A thank you to shotaku@Flickr for today's photograph (original | BPotD Flickr Group Pool). Do visit shotaku's Flickr pages for more photographs of plants and landscapes. Thank you!
Paghat goes straight to the matter of common names for epimediums, and I'll agree with her – occasionally, I hear or use the common name barrenwort, but I don't think I've ever heard fairy wings or bishop's hat, so perhaps those common names are in use in other regions.
The × symbol signifies that this is a hybridized entity. In this instance, the parents are known: the east Asian Epimedium grandiflorum and, native to the Black Sea region, Epimedium pinnatum subsp. colchicum. The two taxa were crossed prior to 1850 at the Ghent University Botanical Garden.
This is a stellar garden plant, having received a Plant of Merit award from the Kemper Center for Home Gardening, an Award of Garden Merit from the Royal Horticultural Society and a Great Plant Pick designation for the Pacific Northwest. The GPP factsheet provides an explanation surrounding the confusion between the cultivars 'Sulphureum' and 'Neosulphureum' (with the former often being sold under the name of the latter), but also recognizes that both are worthy of the Great Plant Pick designation. To the gardeners, note that this cultivar can grow admirably in one of those most vexing places in the garden, dry shade.

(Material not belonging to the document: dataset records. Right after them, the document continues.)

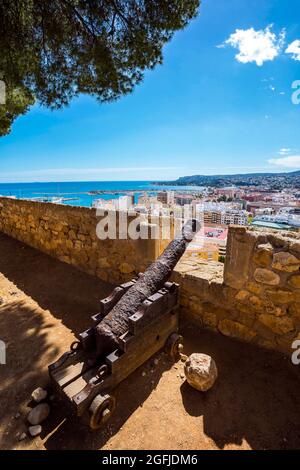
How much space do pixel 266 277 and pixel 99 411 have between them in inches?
80.1

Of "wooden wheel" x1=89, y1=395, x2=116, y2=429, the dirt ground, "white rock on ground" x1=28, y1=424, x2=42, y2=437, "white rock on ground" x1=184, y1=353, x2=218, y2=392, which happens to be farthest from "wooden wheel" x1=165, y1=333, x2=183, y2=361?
"white rock on ground" x1=28, y1=424, x2=42, y2=437

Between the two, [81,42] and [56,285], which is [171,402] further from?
[81,42]

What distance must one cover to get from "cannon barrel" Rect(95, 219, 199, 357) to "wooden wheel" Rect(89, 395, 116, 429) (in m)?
0.41

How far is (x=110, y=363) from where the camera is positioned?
2.00 m

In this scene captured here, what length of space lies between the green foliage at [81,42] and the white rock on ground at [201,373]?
484 cm

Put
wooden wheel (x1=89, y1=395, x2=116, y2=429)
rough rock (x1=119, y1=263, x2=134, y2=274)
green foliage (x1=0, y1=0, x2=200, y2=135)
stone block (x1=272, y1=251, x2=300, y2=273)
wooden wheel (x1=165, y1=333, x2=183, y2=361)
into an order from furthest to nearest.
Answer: rough rock (x1=119, y1=263, x2=134, y2=274), green foliage (x1=0, y1=0, x2=200, y2=135), wooden wheel (x1=165, y1=333, x2=183, y2=361), stone block (x1=272, y1=251, x2=300, y2=273), wooden wheel (x1=89, y1=395, x2=116, y2=429)

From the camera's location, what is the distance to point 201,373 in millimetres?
2145

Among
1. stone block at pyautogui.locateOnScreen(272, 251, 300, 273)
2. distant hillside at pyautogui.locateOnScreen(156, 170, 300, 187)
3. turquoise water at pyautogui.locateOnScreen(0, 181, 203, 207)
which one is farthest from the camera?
distant hillside at pyautogui.locateOnScreen(156, 170, 300, 187)

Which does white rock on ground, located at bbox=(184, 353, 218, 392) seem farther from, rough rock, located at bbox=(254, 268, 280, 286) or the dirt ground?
rough rock, located at bbox=(254, 268, 280, 286)

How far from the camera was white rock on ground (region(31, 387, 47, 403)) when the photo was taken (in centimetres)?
213

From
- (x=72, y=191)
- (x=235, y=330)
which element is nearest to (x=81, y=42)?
(x=235, y=330)

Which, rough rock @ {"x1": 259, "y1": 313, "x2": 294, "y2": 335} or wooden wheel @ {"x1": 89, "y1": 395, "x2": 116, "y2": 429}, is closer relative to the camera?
wooden wheel @ {"x1": 89, "y1": 395, "x2": 116, "y2": 429}

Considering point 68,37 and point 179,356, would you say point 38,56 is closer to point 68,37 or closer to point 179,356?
point 68,37
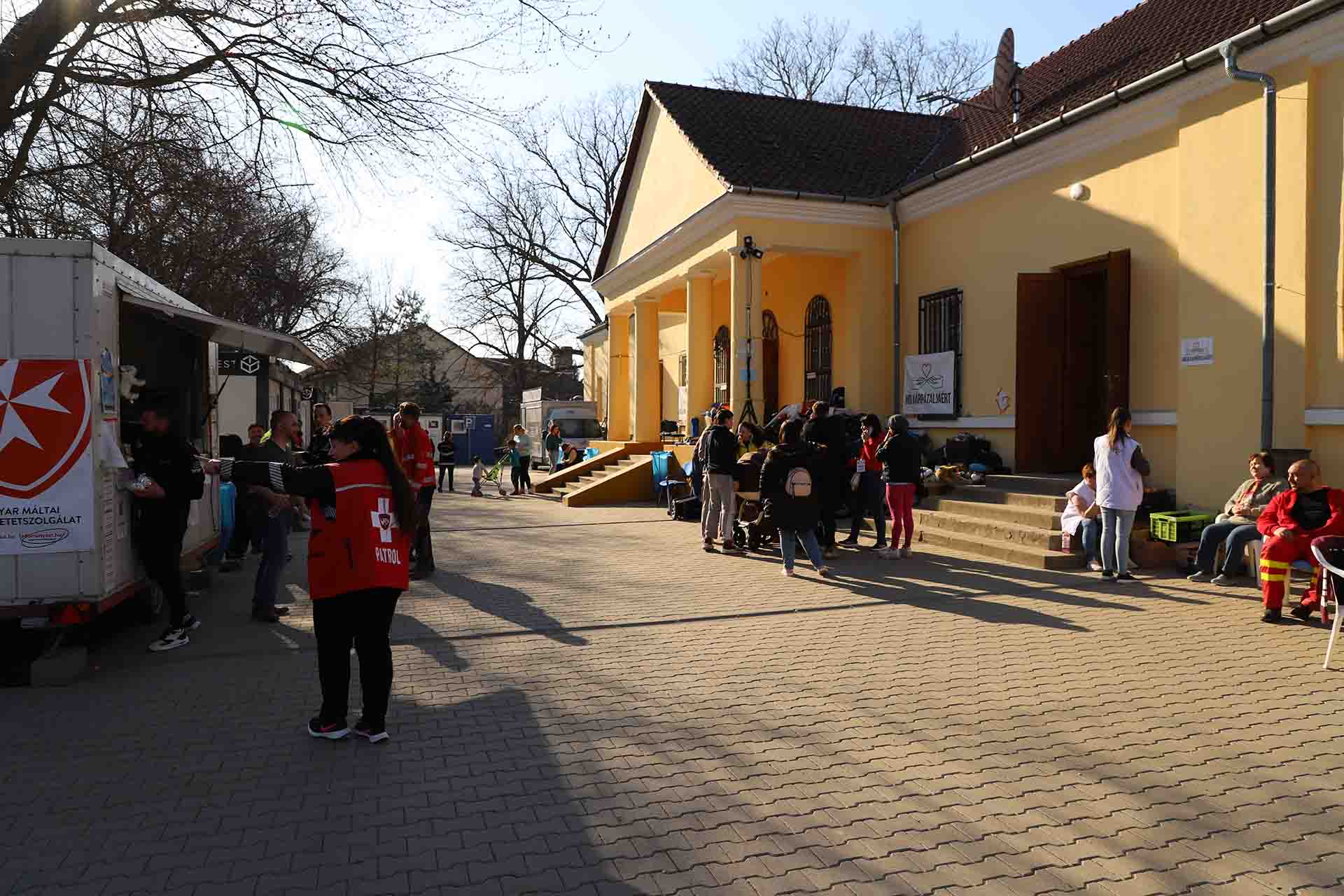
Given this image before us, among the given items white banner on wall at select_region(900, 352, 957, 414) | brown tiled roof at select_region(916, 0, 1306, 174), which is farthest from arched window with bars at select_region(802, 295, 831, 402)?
brown tiled roof at select_region(916, 0, 1306, 174)

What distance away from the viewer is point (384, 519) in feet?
14.6

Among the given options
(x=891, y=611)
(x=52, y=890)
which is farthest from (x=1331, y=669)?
(x=52, y=890)

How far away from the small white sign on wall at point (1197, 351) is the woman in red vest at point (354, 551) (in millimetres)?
8734

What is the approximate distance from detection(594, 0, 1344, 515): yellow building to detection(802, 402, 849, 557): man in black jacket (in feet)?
11.1

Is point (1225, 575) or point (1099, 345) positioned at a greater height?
point (1099, 345)

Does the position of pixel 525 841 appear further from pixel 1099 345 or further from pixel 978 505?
pixel 1099 345

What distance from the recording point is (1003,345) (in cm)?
1320

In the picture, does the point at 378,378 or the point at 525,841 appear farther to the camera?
the point at 378,378

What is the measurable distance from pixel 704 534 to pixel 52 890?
8.65m

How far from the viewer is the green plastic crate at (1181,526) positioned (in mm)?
9219

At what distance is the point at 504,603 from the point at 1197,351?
25.4 ft

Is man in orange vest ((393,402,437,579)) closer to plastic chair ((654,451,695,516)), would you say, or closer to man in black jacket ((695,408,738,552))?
man in black jacket ((695,408,738,552))

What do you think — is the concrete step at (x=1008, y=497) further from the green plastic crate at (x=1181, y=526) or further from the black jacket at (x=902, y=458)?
the black jacket at (x=902, y=458)

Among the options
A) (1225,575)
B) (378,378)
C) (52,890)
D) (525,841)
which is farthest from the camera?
(378,378)
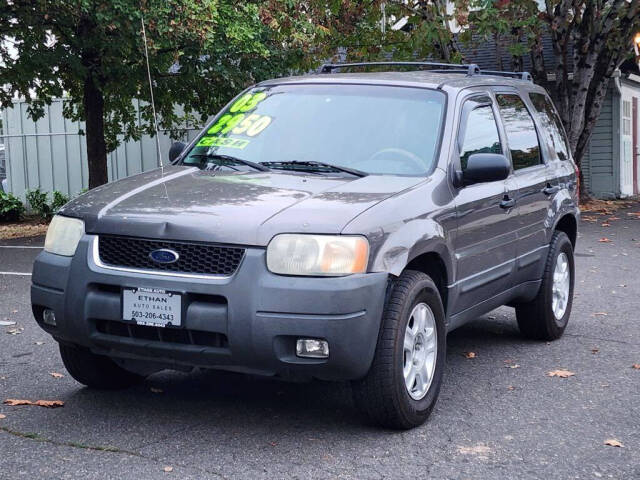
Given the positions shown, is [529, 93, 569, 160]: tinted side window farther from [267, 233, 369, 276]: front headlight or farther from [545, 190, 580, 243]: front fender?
[267, 233, 369, 276]: front headlight

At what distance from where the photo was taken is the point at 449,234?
505 cm

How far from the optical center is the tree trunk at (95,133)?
1833 centimetres

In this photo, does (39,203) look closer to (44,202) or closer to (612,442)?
(44,202)

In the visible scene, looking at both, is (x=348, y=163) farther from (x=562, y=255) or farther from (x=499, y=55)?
(x=499, y=55)

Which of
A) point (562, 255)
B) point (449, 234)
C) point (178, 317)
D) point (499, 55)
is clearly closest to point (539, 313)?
point (562, 255)

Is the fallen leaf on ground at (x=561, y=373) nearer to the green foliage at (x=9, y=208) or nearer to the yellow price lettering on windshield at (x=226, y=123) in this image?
the yellow price lettering on windshield at (x=226, y=123)

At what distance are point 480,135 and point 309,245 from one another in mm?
2064

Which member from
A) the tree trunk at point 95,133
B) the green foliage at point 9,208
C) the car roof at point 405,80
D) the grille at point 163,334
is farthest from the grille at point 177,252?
the green foliage at point 9,208

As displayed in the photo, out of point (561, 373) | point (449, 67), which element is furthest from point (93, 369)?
point (449, 67)

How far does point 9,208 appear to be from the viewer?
71.3 feet

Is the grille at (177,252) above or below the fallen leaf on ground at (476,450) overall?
above

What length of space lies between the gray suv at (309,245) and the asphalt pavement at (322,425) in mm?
246

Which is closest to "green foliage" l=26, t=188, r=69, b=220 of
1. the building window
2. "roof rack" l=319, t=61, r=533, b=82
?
the building window

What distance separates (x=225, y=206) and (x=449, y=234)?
1314mm
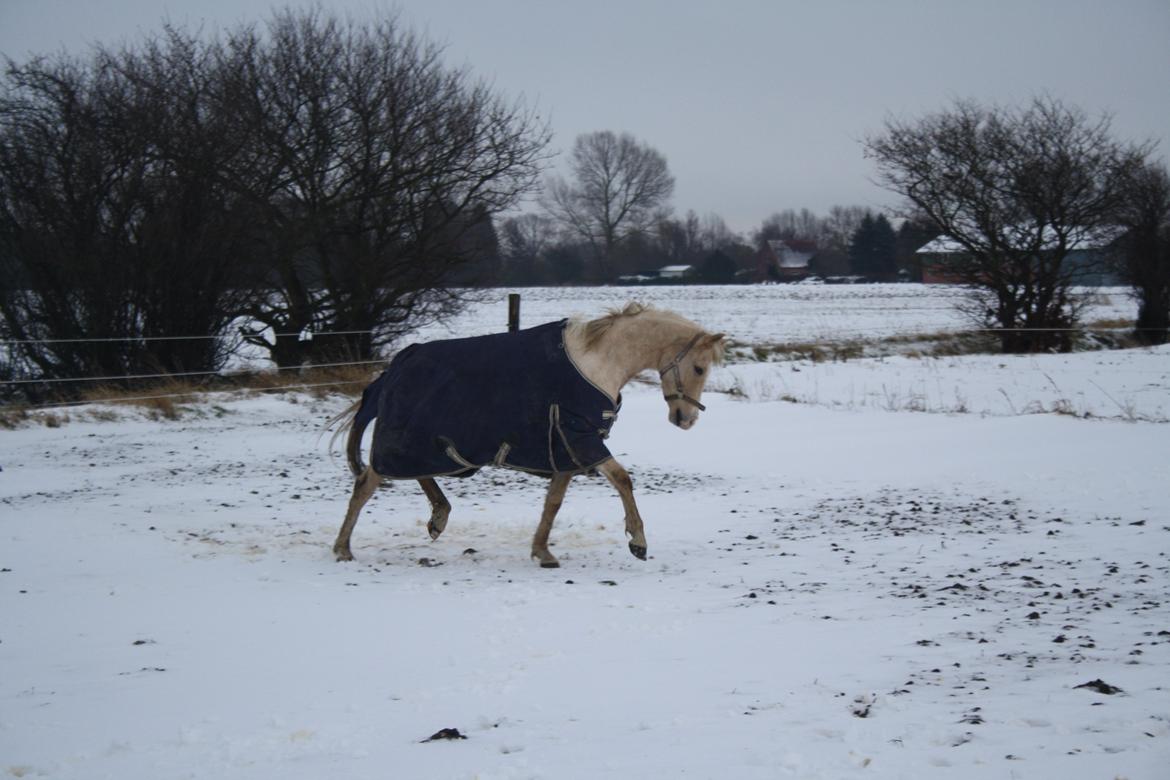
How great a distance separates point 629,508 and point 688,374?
102cm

When writing about epimediums, it is always necessary to provide a link to Darrell Probst's The Epimedium Page.





Epimedium x versicolor 'Sulphureum' - Z5 - Index of Garden Plants, Griffiths
E. x versicolor 'Sulphureum' - Z5-9 - A-Z Encyclopedia of Garden Plants, Brickell, Cole, Zuk
E. x versicolor 'Sulphureum' - Z5-9 - Kemper Center for Home Gardening
E. x versicolor 'Sulphureum' - Z5-9 - Great Plant Pick
Bishops Hat is the familiar name, to me. Great photo!